* _Text excerpt_
— START —
Keywords

1 Introduction

Human Interaction Proof (HIP) schemes (or Completely Automated Public Turing Test to tell Computers and Humans Apart - CAPTCHA) are common and widely used security defense mechanisms in online services [1]. HIP schemes require users to prove that a human user is interacting with the system and not a malicious software through a challenge-response test, aiming to keep online services protected from malicious automated software agents [2]. The design of an efficient and effective HIP scheme is an inevitable tradeoff between usability and security. Increasing the HIP’s challenge difficulty leads to improved security of the mechanism, however, usability is significantly decreased [3, 4, 24, 30]. Therefore, numerous works focused on providing a better tradeoff between usability and security of these mechanisms [24,25,26,27,28,29,30,31,32,33,34,35,36]. Current HIP implementations can be broadly categorized as text-recognition HIP schemes, which require users to recognize a set of distorted textual characters, and image-recognition HIP schemes, which require users to solve image puzzle problems (e.g., identify a set of images among a larger set) [5].

Nowadays, one of the most commonly used HIP schemes is Google’s reCAPTCHA (Fig. 1) [6], which aims to minimize users’ cognitive burden through implicit user interaction data collection methods. In particular, the mechanism uses intelligent techniques to analyze the users’ interaction data on a given Website to implicitly infer that a human interacts with the service without asking the user to solve a challenge-response test. Nonetheless, in cases in which the mechanism is not confident on the data accuracy, a fallback image-recognition task must be solved by the user. This fallback task typically splits an image into a 3 × 3 grid, and asks the user to select the segments of the grid that contains the requested information (e.g., cars, traffic lights, cats, etc.).

Fig. 1.
figure 1

Google’s reCAPTCHA [6] mechanism.

Research Motivation.
— END —
* _Data shown_
— START —
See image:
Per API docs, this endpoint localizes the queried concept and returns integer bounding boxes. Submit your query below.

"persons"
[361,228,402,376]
— END —
— START —
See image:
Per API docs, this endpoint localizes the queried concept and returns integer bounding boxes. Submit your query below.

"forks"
— END —
* _Goals_
A: Can you rewrite the paragraph of the HIP excerpt that begins "Nowadays, one of the most commonly used HIP schemes" as a bulleted list that keeps its main facts?
B: Into which two broad categories does the HIP excerpt divide current HIP implementations?
C: How would you put this sentence from the HIP excerpt into Spanish: "The design of an efficient and effective HIP scheme is an inevitable tradeoff between usability and security."

* _The replies_
A:
- Google's reCAPTCHA is one of the most commonly used HIP schemes today. It aims to minimize users' cognitive burden by collecting user interaction data implicitly.
- It uses intelligent techniques to analyze users' interaction data on a website. From this it infers that a human is interacting with the service, without asking the user to solve a challenge-response test.
- When the mechanism is not confident in the data's accuracy, the user must solve a fallback image-recognition task.
- This fallback task typically splits an image into a 3 × 3 grid. The user selects the grid segments that contain the requested information, such as cars, traffic lights or cats.

B: Text-recognition HIP schemes and image-recognition HIP schemes.

C: El diseño de un esquema HIP eficiente y eficaz es un compromiso inevitable entre usabilidad y seguridad.